The Long and Short of ER Uniform Changes

At the last Empire Runner’s club meeting held Thursday August 25th at Round Table Pizza in Montgomery Village, it was proposed that a graphic artist be secured to produce a new Empire Runner’s logo.

My first thought was “why?” and my next thought was “no”. I was a bit surprised that anyone would even think about doing such a thing.

I admit that I am a sports traditionalist. I don’t like rule changes. I don’t like the DH in baseball. I don’t like the Oregon football uniforms.

So, after a lengthy and spirited discussion at the club meeting regarding the logo, tradition, club identity etc. I went home and thought about writing something up about the issue.

On Saturday I pulled out all of my club singlets going back twenty-plus years. In my mind they had all been very similar and yet when I pulled them out of the drawer I saw that although there have been some constant themes, there have also been quite a few, not always subtle changes.

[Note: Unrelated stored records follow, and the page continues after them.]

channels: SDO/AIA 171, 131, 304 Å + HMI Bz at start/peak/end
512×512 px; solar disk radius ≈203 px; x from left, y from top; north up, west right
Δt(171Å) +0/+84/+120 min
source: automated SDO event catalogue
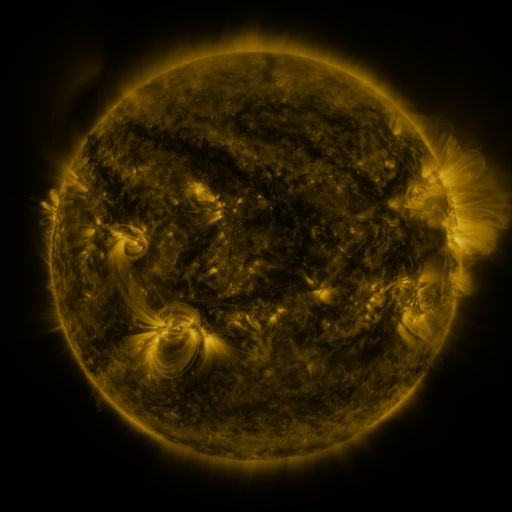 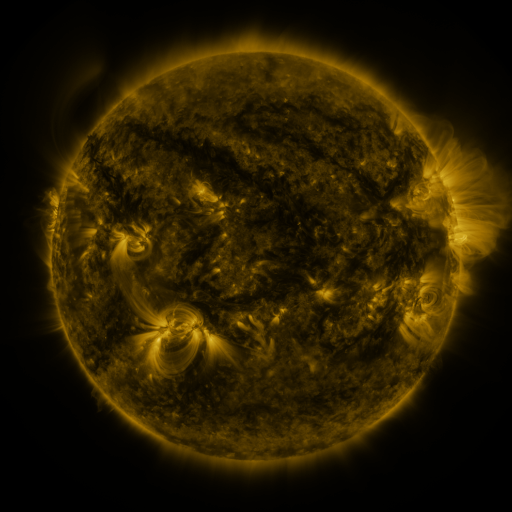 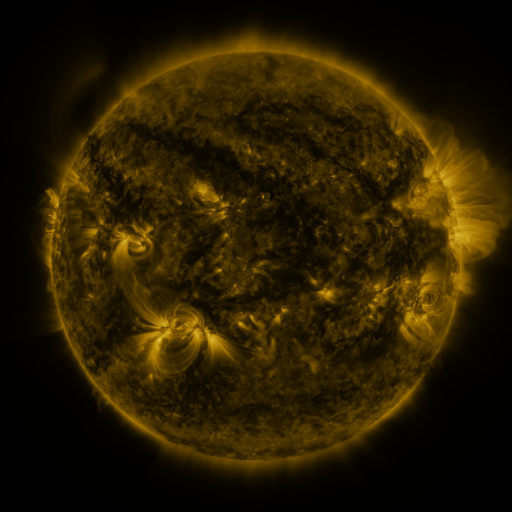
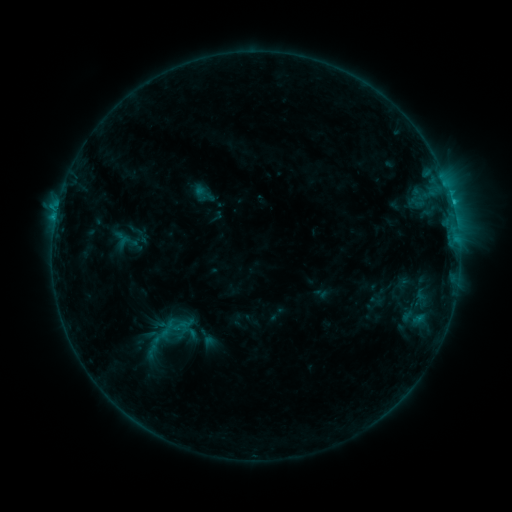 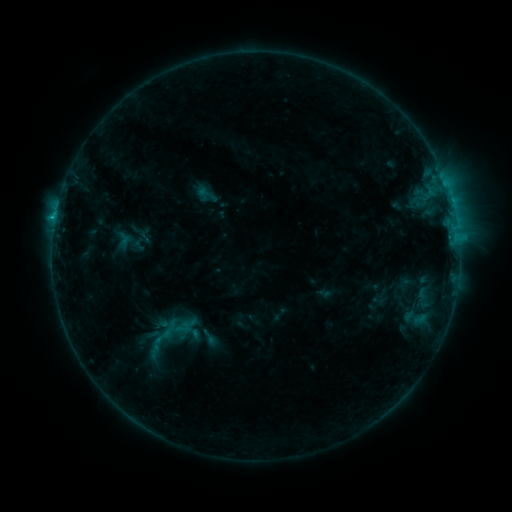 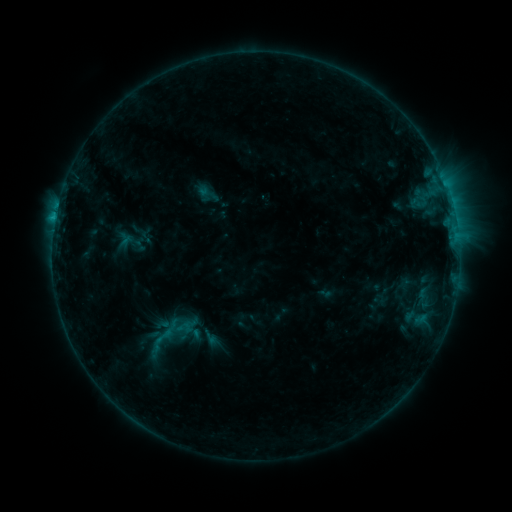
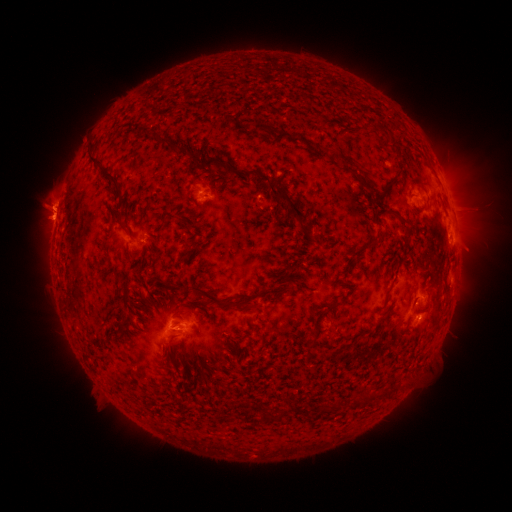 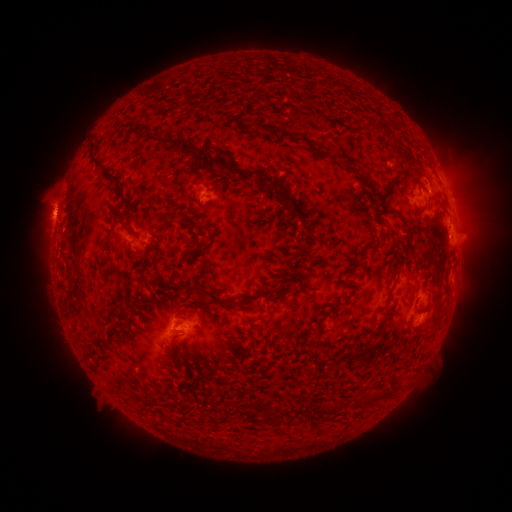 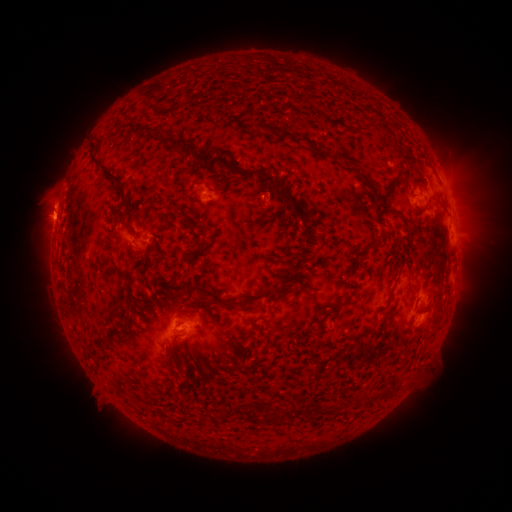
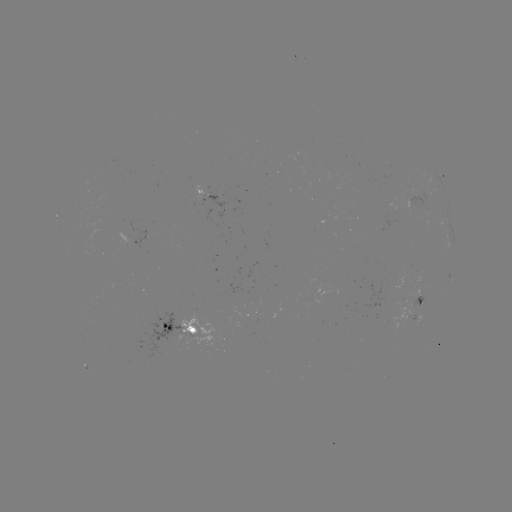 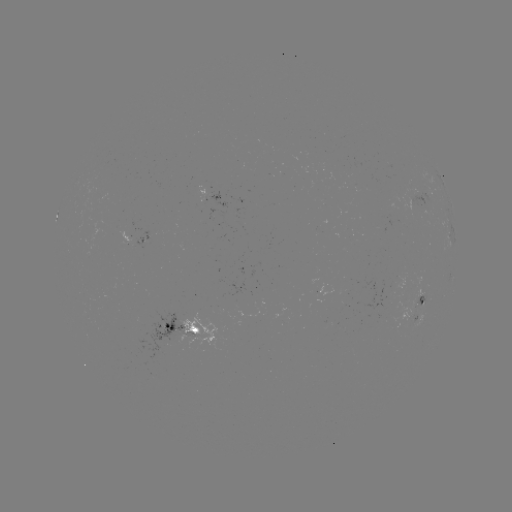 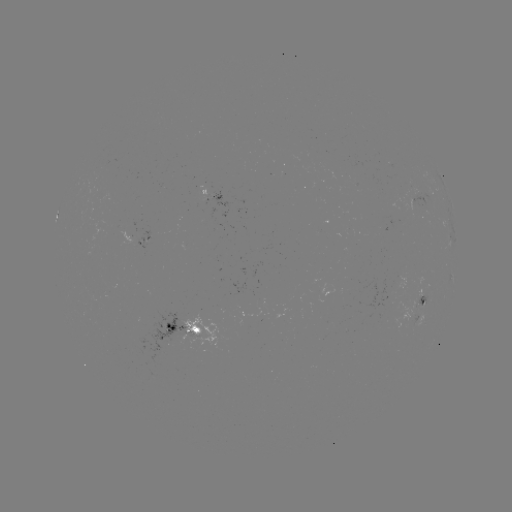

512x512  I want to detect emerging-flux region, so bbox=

Looking at my collection here is what I found:

In the early to mid-nineties when I was first introduced to the sport of Cross-County the basic singlet was white with the blue logo and lettering over blue shorts. This featured the now classic sunrise, mountain, trees and male and female runners. This singlet was some sort of synthetic fabric though I can’t be certain exactly what as I cut the tag out years ago. There was also a cotton version of this singlet that I bought but that I never really raced in for obvious reasons.


Bob Merritt working hard back in the 90’s

During this same era, many of the faster runners in the club were sporting a black version of this same design – intimidating but I imagine hot.


Preston and  Gibbons – classics sporting classics

During my third or fourth season of Cross-County in the late nineties a new singlet was introduced. This design had bold black and white panels on either side of a pale blue front and back and very large, bold new Empire Runners logos including the “ER sunburst”. As I recall, this singlet was initially well received but then got low marks as the 100% nylon material tended to be hot and sticky. You don’t see this one often any longer as I imagine they are tucked deep into drawers that seldom see the light of day.


Darryl Beardall running in ER colors

The next iteration of the Empire Runner’s singlet brought back the older logo, now in white on a simple but hard to mistake deep blue polyester body. The new uniform called for black shorts. This combination became the essential ER team uniform for about a decade. Though classic and easily identifiable, it was updated a few years back with script vs block letters and a more realistic graphic of trees and mountains along with the now traditional sunrise. The male and female runners disappeared. The “official” uniform was blue but I own a white version of this latter design that I purchased on special order with the intent of wearing it in hot-weather marathons.


Megan Johnson and Val Sell in the blue

About the time that the latter version of the uniform described above became available, the decision was made by the ER Board to allow ER singlets and gear to be sold to the general public.


Gil Moreno – back in black

The other interesting thing that occurred at this time was that you could now buy ER gear in pretty much any color of the rainbow. Don’t like deep blue and white? No problem, get a chartreuse ER singlet and pink cap… Argh. But to each his or her own I guess.

Just a couple of years ago… though it could be longer I suppose, the club racing singlets saw their arguably most radical change ever which included completely new and/or altered logos, lettering, colors, tones and fabric. The current racing singlet retains a brighter sunrise but only proclaims “Empire” on the front as opposed to Empire Runners and there is no longer any mention of Sonoma Co. The back has a simple ER graphic. The blue is muted. The lettering is outlined in yellow. There are white and gray “flames” or stripes or whatever they are blending in and out. I would describe the overall design as “contemporary”. The fabric is light and breathes well but it is a little course for my taste and I think it could result in chaffing issues in longer races such as the marathon.


(Note that the third singlet from the left is actually hanging backwards.  For a front shot of this singlet, see the picture of Darryl Beardall earlier in this post)

So there is your unofficial, incomplete and totally biased history of the ER club uniform over the last twenty years.

All of this thinking about the club uniforms and logos combined with an actual inventory makes me realize that although we have had some constant themes – the sunrise and “blue” for instance – we have not really kept to a single long-term design.

With all of the above in mind, I would make just a few simple recommendations to the club – 1) adopt a classic logo design and stick with it. 2) If there is a way to tie into some of our earlier themes such as the sunrise motif, do it. 3) Have separate lines of official club racing apparel vs casual apparel. The former should meet strict guidelines and not be altered on a whim. The latter can be in any color, cut or design subject to the winds of fashion.

If you have a passion for what constitutes a strong club logo or uniform design, now might be a good time to get involved.